La imaginaba así, pero no de esta manera. Nunca pensé que la estaría rescatando de un calabozo, golpeada, frágil hasta los huesos, maltratada y casi muriendo.
“William, déjame llevarla. Sería una mancha en tu imagen si alguien te ve cargando a una chica así.”
Me detuve justo a mitad de camino hacia mi habitación. “Ella es mi compañera, Lucas. ¡La que he estado ansiando encontrar durante décadas! ¡Sabes lo desesperado que estoy ahora!”
Mi guardia personal asintió comprendiendo mis sentimientos al instante. Sabe lo lejos y ancho que he buscado durante años solo para detenerme cuando no la encontré.
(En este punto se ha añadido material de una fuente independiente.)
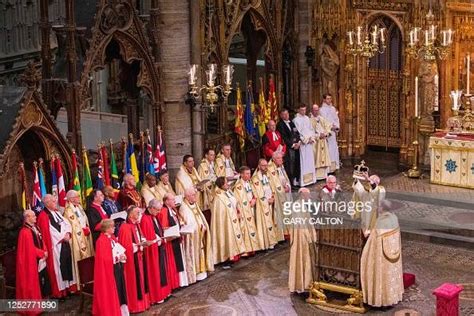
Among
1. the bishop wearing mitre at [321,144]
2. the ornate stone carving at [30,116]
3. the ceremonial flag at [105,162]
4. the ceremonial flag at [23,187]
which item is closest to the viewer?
the ceremonial flag at [23,187]

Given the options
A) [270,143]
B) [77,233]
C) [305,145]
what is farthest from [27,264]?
[305,145]

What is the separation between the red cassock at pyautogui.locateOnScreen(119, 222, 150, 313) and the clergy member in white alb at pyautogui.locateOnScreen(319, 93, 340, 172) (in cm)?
901

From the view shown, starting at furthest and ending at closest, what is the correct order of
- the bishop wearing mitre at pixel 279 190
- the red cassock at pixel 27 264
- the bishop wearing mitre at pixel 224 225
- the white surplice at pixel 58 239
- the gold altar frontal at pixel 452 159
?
the gold altar frontal at pixel 452 159 → the bishop wearing mitre at pixel 279 190 → the bishop wearing mitre at pixel 224 225 → the white surplice at pixel 58 239 → the red cassock at pixel 27 264

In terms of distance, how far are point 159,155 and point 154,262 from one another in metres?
4.11

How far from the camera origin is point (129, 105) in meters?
25.1

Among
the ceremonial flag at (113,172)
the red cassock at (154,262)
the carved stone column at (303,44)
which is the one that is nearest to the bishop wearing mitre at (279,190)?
the ceremonial flag at (113,172)

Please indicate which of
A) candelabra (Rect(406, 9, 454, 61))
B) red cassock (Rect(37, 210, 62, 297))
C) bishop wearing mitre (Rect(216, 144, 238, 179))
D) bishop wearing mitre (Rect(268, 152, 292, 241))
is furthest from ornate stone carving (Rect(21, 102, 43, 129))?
candelabra (Rect(406, 9, 454, 61))

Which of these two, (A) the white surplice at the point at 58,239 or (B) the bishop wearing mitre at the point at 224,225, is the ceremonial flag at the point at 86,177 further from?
(B) the bishop wearing mitre at the point at 224,225

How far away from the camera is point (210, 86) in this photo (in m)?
24.3

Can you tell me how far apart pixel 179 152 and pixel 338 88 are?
560cm

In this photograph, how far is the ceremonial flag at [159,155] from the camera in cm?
2395

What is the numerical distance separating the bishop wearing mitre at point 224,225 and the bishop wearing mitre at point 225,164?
167 cm

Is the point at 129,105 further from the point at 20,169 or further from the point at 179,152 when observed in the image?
the point at 20,169

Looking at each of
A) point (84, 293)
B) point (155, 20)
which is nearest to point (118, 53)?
point (155, 20)
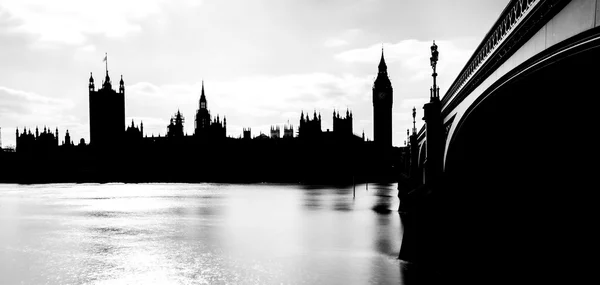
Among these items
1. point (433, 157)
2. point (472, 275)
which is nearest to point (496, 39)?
point (472, 275)

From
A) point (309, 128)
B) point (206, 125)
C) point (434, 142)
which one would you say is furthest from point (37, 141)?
point (434, 142)

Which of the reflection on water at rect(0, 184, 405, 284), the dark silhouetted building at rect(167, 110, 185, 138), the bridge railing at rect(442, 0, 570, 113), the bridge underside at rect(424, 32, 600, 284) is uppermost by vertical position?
the dark silhouetted building at rect(167, 110, 185, 138)

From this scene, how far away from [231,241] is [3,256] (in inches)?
449

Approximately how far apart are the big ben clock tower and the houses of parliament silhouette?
28 centimetres

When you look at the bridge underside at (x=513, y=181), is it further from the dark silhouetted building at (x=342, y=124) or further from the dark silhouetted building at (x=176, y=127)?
the dark silhouetted building at (x=176, y=127)

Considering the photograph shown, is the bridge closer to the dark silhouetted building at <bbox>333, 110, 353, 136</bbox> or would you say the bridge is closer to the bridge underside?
the bridge underside

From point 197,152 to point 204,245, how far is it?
114772mm

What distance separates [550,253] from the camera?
18.4 m

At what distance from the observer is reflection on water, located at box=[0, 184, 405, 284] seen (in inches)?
835

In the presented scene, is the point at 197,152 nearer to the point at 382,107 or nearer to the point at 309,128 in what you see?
the point at 309,128

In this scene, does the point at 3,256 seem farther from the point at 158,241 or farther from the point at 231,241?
the point at 231,241

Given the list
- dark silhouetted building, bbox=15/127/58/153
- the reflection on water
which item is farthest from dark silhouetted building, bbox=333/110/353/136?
the reflection on water

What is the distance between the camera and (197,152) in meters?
142

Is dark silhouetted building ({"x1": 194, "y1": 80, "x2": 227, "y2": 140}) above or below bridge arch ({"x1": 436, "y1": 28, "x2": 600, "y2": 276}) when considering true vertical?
above
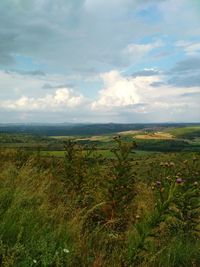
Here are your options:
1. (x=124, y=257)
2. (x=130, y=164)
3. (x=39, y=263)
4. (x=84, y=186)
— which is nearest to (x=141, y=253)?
(x=124, y=257)

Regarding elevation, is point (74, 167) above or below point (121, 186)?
above

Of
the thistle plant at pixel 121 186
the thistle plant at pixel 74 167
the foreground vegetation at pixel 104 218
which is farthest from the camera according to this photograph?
the thistle plant at pixel 74 167

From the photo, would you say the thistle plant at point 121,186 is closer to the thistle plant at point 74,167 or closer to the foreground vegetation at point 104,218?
the foreground vegetation at point 104,218

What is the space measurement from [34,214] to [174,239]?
7.85ft

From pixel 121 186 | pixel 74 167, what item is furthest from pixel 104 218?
pixel 74 167

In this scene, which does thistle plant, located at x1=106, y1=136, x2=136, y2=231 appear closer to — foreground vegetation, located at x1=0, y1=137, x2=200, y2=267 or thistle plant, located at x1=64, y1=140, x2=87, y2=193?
foreground vegetation, located at x1=0, y1=137, x2=200, y2=267

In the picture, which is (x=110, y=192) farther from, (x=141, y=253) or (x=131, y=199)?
(x=141, y=253)

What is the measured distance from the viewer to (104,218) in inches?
285

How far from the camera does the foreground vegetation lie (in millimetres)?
5133

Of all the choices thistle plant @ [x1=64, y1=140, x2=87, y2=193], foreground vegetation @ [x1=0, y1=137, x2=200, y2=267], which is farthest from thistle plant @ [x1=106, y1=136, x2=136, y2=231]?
thistle plant @ [x1=64, y1=140, x2=87, y2=193]

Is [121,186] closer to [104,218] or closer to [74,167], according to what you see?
[104,218]

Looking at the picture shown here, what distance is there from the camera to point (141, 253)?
547cm

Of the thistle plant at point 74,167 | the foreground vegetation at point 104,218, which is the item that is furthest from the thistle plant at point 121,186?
the thistle plant at point 74,167

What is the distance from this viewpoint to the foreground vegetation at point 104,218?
16.8 feet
Es porque ella ha estado aquí todo el tiempo, encadenada al suelo.
“Perdona mi intromisión, William. Solo estoy pensando en tu reputación. Hay ojos alrededor. Solo me preocupo por ti y tu nombre.”
“Nada me importa ahora más que ver a mi compañera y asegurarme de que se recupere.”
Miré a mi mujer en mis brazos y sentí una profunda lástima y tristeza por su situación.
Lucas suspiró e hizo una reverencia ante mí. “¿Qué quieres que haga, príncipe alfa? Dime cualquier cosa que quieras que haga.”
Coloqué suavemente a Alana en mi cama sin preocuparme si está empapada en su sangre y suciedad. Su largo cabello todavía cubre todo su rostro, por lo que todavía no tengo idea de cómo luce.
“Necesito enfermeros. Dos de ellos.”
Él asintió. “¿Qué más, William?”
Me senté en la cama y toqué una parte de una cicatriz profunda en su muslo y un recuerdo doloroso vino a mí. Era Alana siendo golpeada por su propio padre repetidamente y luego llorando hasta quedarse dormida después de sufrir tantas heridas y lesiones en su cuerpo.
Retiré mi mano. Gotas de sudor en mi frente bajaron por mi espalda. No puedo seguir presenciando su sufrimiento. El dolor que soportó es simplemente inconcebible. ¿Qué clase de lunático puede hacerle esto a su propia hija?
“Quiero llegar al fondo de esto. ¡Quiero la presencia de Killian ahora!” dije con un tono bajo para evitar que Alana temblara de shock, pero tan firme que Lucas solo pudo asentir repetidamente.
“Un médico. ¿No quieres uno? Ella necesita ser curada de inmediato.”
“No confío en nadie aquí ahora. La curaré yo mismo.”
En el castillo, he recibido lecciones personales de nuestro médico residente. Creo que puedo curarla. La curaré y restauraré su salud.
“Iré ahora para asegurarme de que tus deseos se hagan realidad, príncipe alfa.”
Después de que Lucas se fue, volví a mirar a mi pequeña compañera en mi cama durmiendo plácidamente. El pensamiento de que es la primera vez que se acuesta en esta suave cama me hizo llorar.
Tomé su mano asegurándome de no intentar leer sus recuerdos. Solo quiero que sienta que ahora estoy aquí a su lado. Ahora tiene a alguien que la ame y la proteja.
“Te he encontrado ahora, mi amada. Me aseguraré de que aquellos que te hicieron esto paguen el precio más alto con sus vidas.”